I've seen it happen, also had it happen on Core-lokts and other bullets.

Anything mechanical in nature can and will fail.
 
I changed to solid copper last couple of years, I personal experience on southern whitetail is these bullets kill more efficiently with a cleaner wound channel. Reason I changed I noticed the same disintegration issue, especially in 50 yards or less shots. I like the barns TSX rounds. I love them for hunting, but they are a little expensive.
 
I use the 165 gameking in my '06 and also in .308 loads. Usually have a exit hole, blood trail Ray Charles could follow. I prefer the hollow point for dead right there, massive trauma, but the southern whitetail isn't as a rule as big as a big mule deer. Shots down here are usually not more than 200 yds, so I don't load very hot. Never had a bullet blow up...
 
Well my personal beliefs now is that they are too light given what I saw this year, probably just gonna work up a load with the 180 gamekings. I believe I had this happen a few years ago but never could find the deer so I couldn't say for sure. Hopefully it doesn't happen again but like anything, if you hunt long enough it is bound to happen.

It's not so much an issue of WEIGHT as it is of CONSTRUCTION. I like premium bullets. They fail far less than standard slugs. Whether they are Partitions, Barnes solid coppers, or some sort of bonded design. They simply seem to work better and fail less.

In 2000 I went to South Africa to hunt plains game. M y buddy who is notoriously cheap went along and used standard 140 gr Hornady's in his .270 Weatherby. On animals at close range, the impact velocity was too high and his bullets came apart half the time. He lost a very nice kudu with a shoulder shot. I think had he used a partition or Barnes...he would have been OK. In RSA one pays the trophy fee on an animal if wounded and lost. His cheap bullets cost him half a days hunting as well as the $800 trophy fee for an animal he never found until days later. That trip reinforced my belief that premium slugs are cheap insurance on larger/tougher game.
 
This year on both of our bucks the bullet exploded on the shoulderblade and required some tracking and followup shots.
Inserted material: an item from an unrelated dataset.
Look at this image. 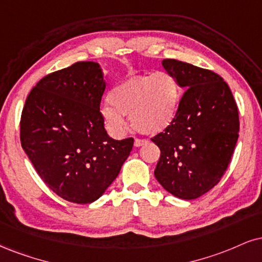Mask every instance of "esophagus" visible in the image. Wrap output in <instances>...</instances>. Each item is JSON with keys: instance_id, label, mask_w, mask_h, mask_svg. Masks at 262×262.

WHAAAAT???? The GK? The bullet that every naysayer tells me I should be shooting instead of those unethical Match bullets? LOL

As mentioned, any bullet can and will fail eventually. Take it with a grain of salt, and continue on. Personally I avoid shoulder shots when I can, mostly to avoid meat damage. But This may be a good reason to continue practicing that theory.
 
Weight is not everything but I believe sectional density may help quite a bit without have to jump to a much more expensive bullet.
 
I use the 165 GK in my 30-06 and have downed many deer with it.

My buddy used the same bullet in his 308 in Africa for plains game with no issues.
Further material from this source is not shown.